April took a deep breath, then let the air out slowly. She glanced at
Mike again, and he nodded for her to take the lead. Figuring it out hadn't been
hard once she'd had time to give the mystery some thought. For Kathy and Bill,
she took it one step at a time.
"You know, the Chinese burn fake money at funerals to help their
loved ones in the afterlife."
"Interesting." Bill glanced at his watch.
"And the Egyptians filled the tombs of their pharaohs with
everything they'd need in the afterlife, including their wives and servants. In
many cultures people send loved ones off with the things they valued
most."
"Oh, shit!" Bill said, getting it. "You're not suggesting
Dad buried money with Mom!"
"Oh, my God. I don't believe it." Kathy put her hand to her
forehead. She did believe it. All of a sudden it made sense.
"What got me thinking, Kathy, was when you insisted you saw your
mother buried in a coffin. Why would she be buried in a coffin if she'd been
cremated? The cemetery accepts cremated remains, so he didn't need to fool them
with a coffin. The only people he needed to fool were you two."
"Jesus, Joseph, and Mary!" Kathy was so agitated that she
broke a chopstick. "I understand. Dad wanted Mom to take it with her. I
guess he thought four million was her share." She shook her head.
"Unbelievable."
"What troubled us," Mike said, "was that no one believed
you didn't know where it was. Anyway, one of you did. Harry did." The
dumplings arrived and he tucked in, delighted by the reaction they were
getting.
Kathy and Bill looked at the food blankly.
"Dad didn't tell me because I wouldn't have let him," Bill
said.
"But this is just the kind of thing Harry would enjoy doing. What a
hoax, and two cops could pull it off easily. They put the cash in the coffin.
Dad gave Harry his piece and knew that as long as he was alive the money was
safe in the grave. Jesus, I'll bet Harry was just waiting for Dad to leave for
Florida to go and get it," Kathy said.
"Eat," April ordered.
Kathy laughed nervously. "How can I eat when we don't know he
hasn't already taken it?"
"I gave him a little warning," Mike told her. "When I
told him we knew everything, he confirmed. Eat; we have all the time in the
world."
Kathy's face turned the color of her jacket with the excitement of
revelation. "Look, with Bill as my witness, I'm going to make you two a
promise. If that money turns up where you say it is, I'm going to give you Dad's house for a dollar and see you
married there." She sounded so positive about it that April had to laugh.

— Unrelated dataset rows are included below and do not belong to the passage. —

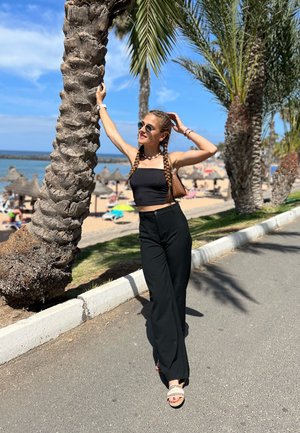 Top corto negro y pantalones anchos negros. La persona lleva gafas de sol y está parada al lado de una palmera, con una playa de fondo.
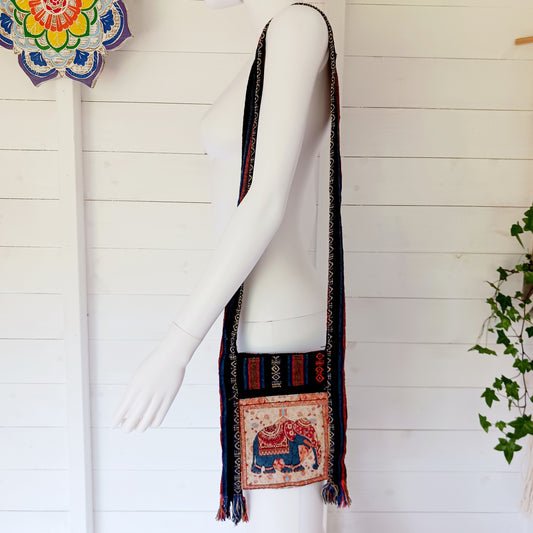 This handy little shoulder bag has a wide strap that is long enough to use as a shoulder or crossbody bag and also makes it comfortable to wear for long periods. The main fabric is traditional with a beautiful embroidered elephant design on the front. The bag is finished with tassels.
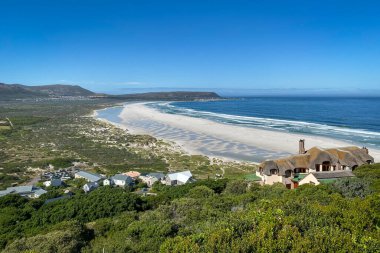 Noordhoek Long Beach 'in panorama manzarası. Cape Town yakınlarında beyaz kumlu. Güney Afrika' da mavi gökyüzüne karşı. Chapmans Peak Drive 'da görülmüş. Güzel deniz feneriyle Kommetjie kasabası plajın arka ucunda yer almaktadır.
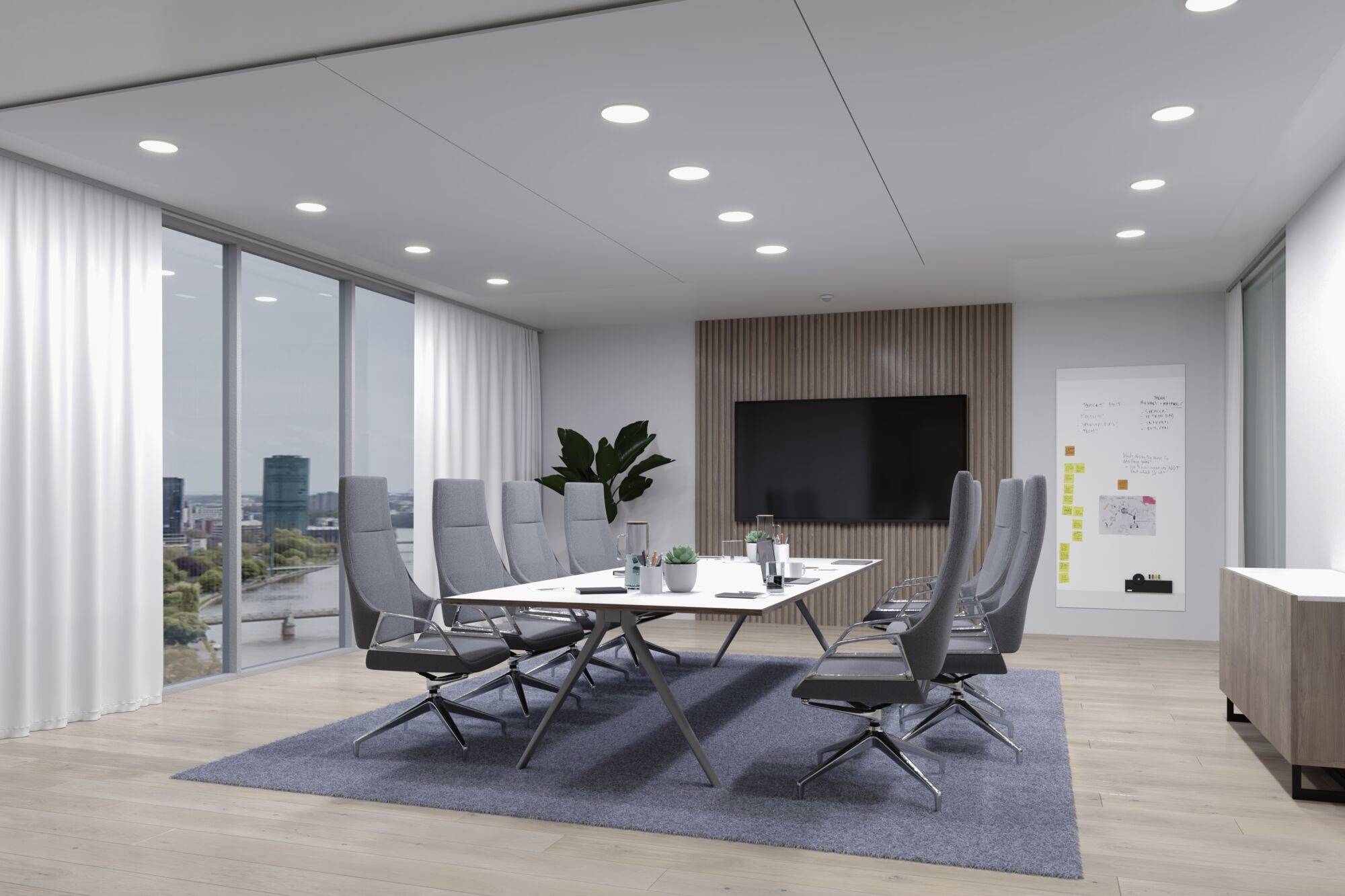 Moderná konferenčná miestnosť s veľkým stolom, ôsmimi stoličkami, plochou obrazovkou na stene, tabuľou a veľkými oknami s výhľadom.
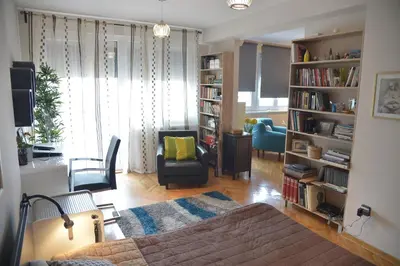 a living room with a bed and a living room with a couch at Apartment Danica in Belgrade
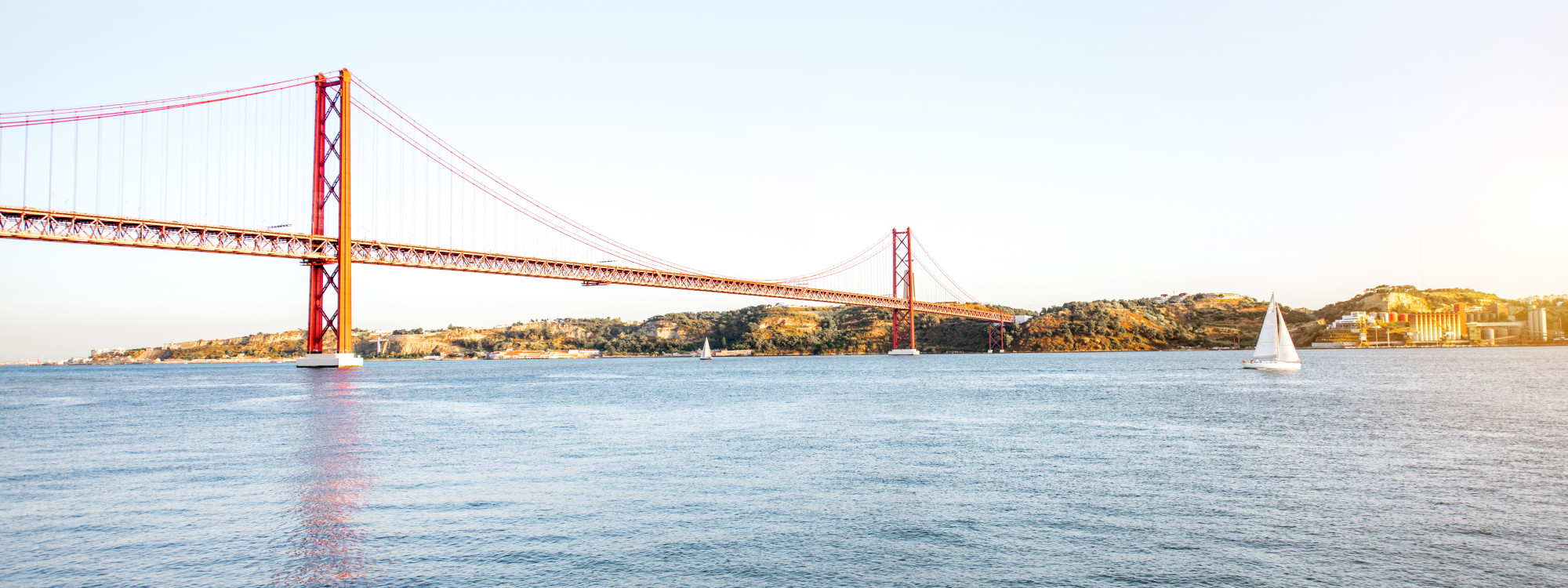 Panoramic view of the 25 de Abril Bridge spanning the Tagus River at golden hour, Lisbon, Portugal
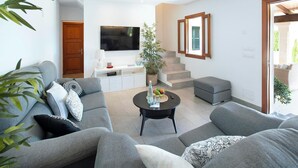 Ein modernes Wohnzimmer mit grauen Sofas, einem Flachbildfernseher, einem Couchtisch mit Früchten und einer Treppe.
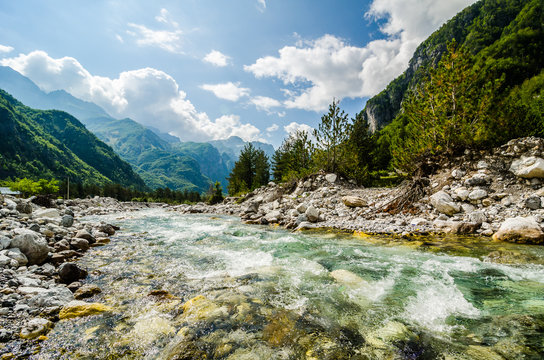 Crystal clear river Lumi i Thethit in National Park Theth in Albania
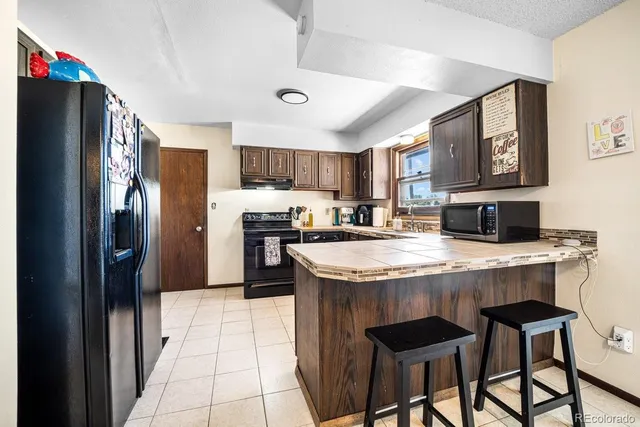 a kitchen with stainless steel appliances granite countertop a table chairs refrigerator and microwave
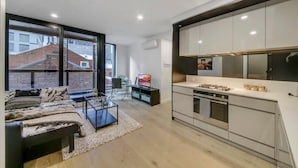 Eine moderne Wohnung mit Küche, einem Wohnbereich mit Sofa und Couchtisch sowie großen Fenstern mit Blick auf die Stadt.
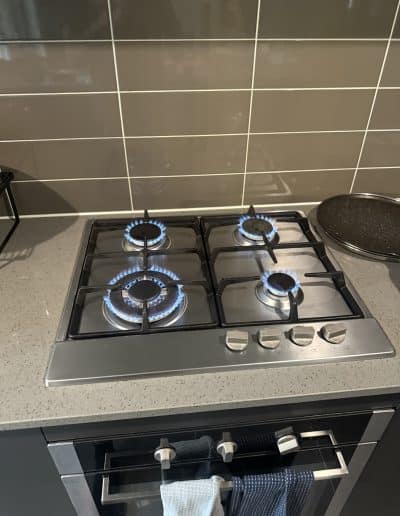 Stainless steel gas stove with four burners burning blue flames, on a speckled countertop with a tiled backsplash behind.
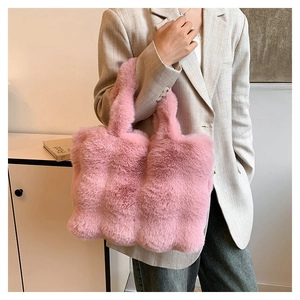 Detail shot of a soft pink faux fur tote bag showing the thick plush texture on model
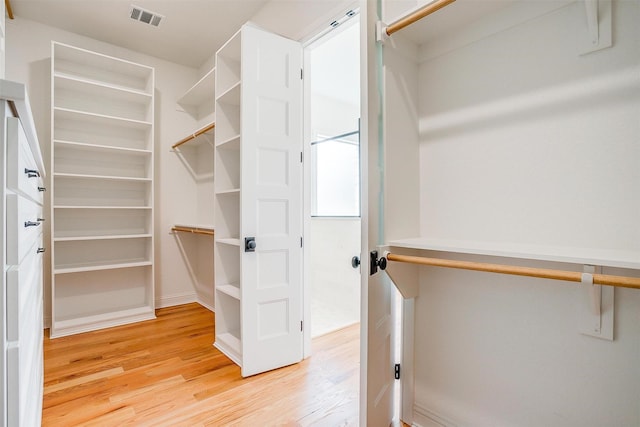 spacious closet with visible vents and light wood-style flooring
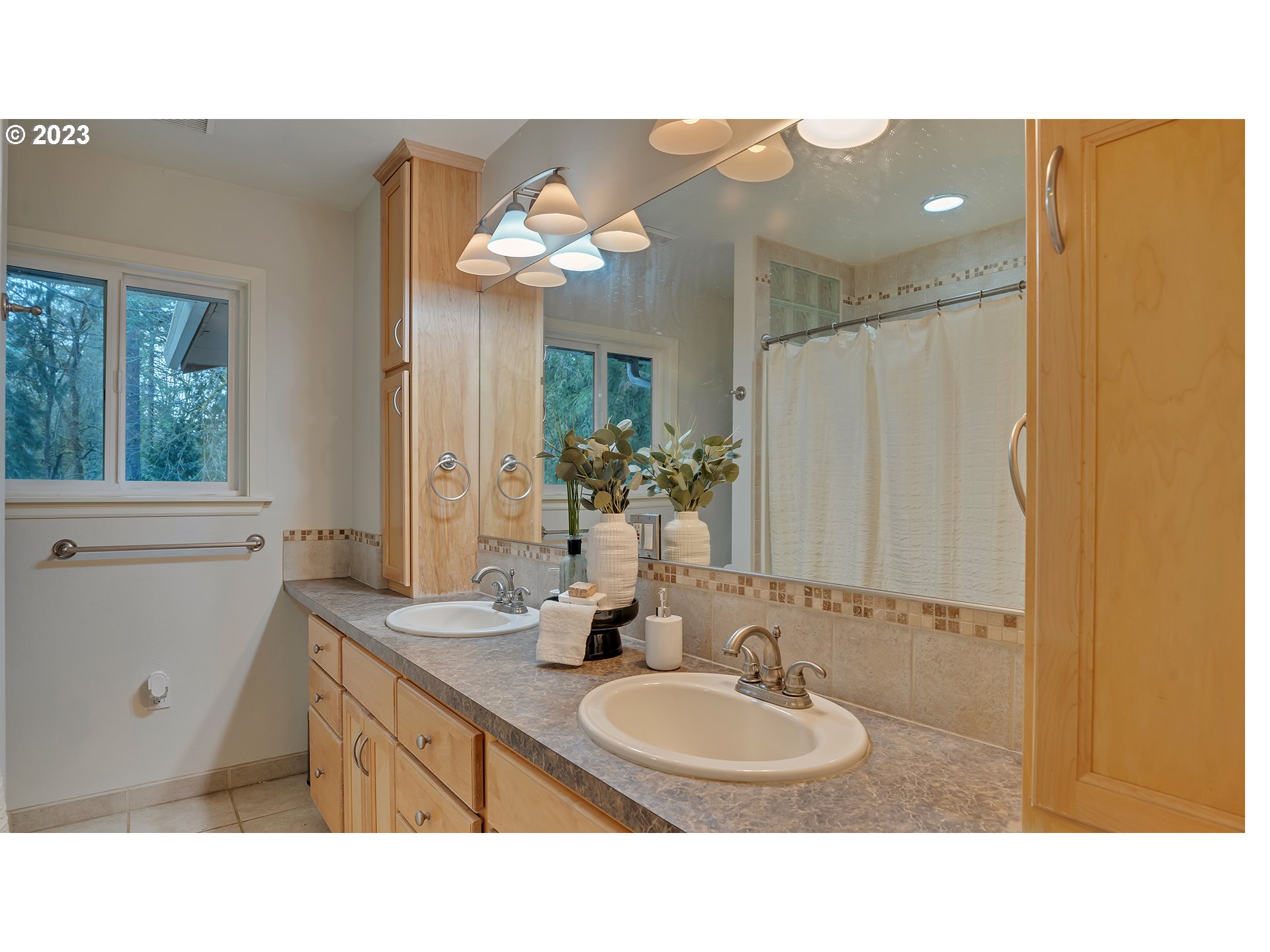 660 Southwest Maplecrest Drive Portland, OR 97219 - Photo 20 of 32 a bathroom with a sink two mirror and a window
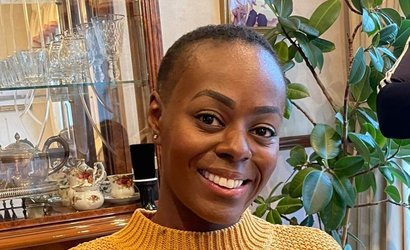 Nadine, wearing a yellow jumper and smiling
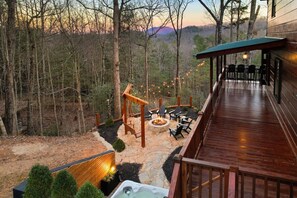A wooden deck with outdoor seating and a fire pit, surrounded by a forested area.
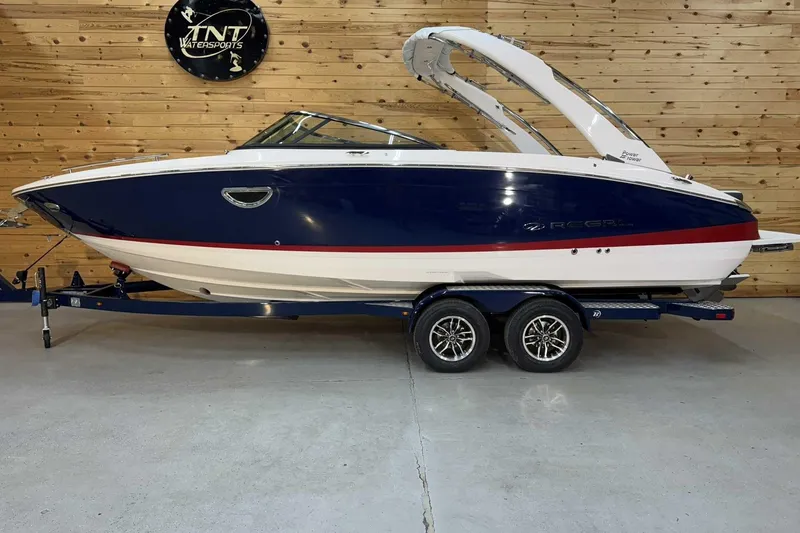 The Image of 2025 Regal LS6 boat with blue and white design on a trailer indoors. - 1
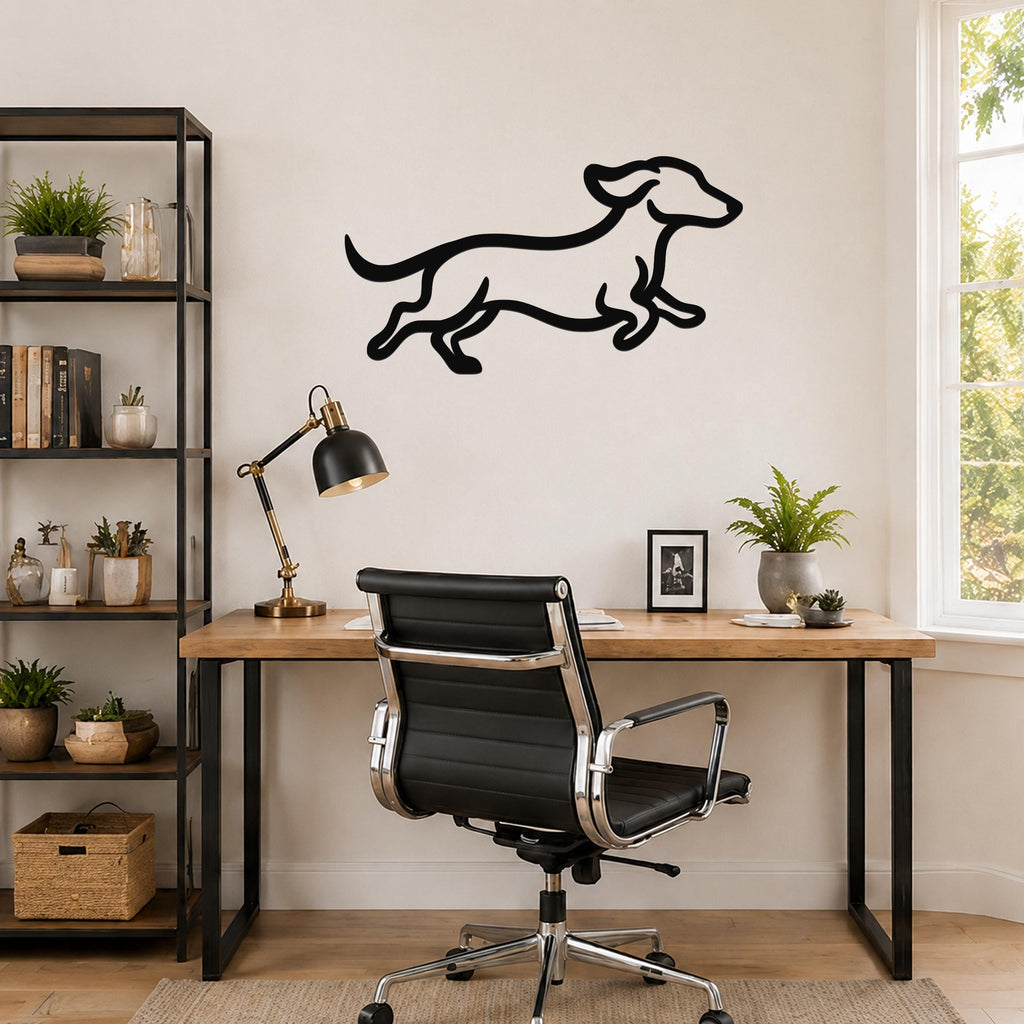 Black metal dachshund wall art with motion-line cutouts, mounted above a wooden desk in a home office.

"What if I don't want to marry him?" she said, rolling up a
Peking Duck pancake and handing it over to him.
"You will," Kathy said.
Bill lifted a shoulder, then started to eat. "It's only fair,"
he said. "The whole thing could have gone a lot worse."
Bernardino's lovely house in Westchester, for April and Mike and maybe a
couple of kids? The two of them were enjoying the food and the occasion. The
promise made them look at each other and just laugh. A reward for doing their
job? That would be the day. But it sure felt good.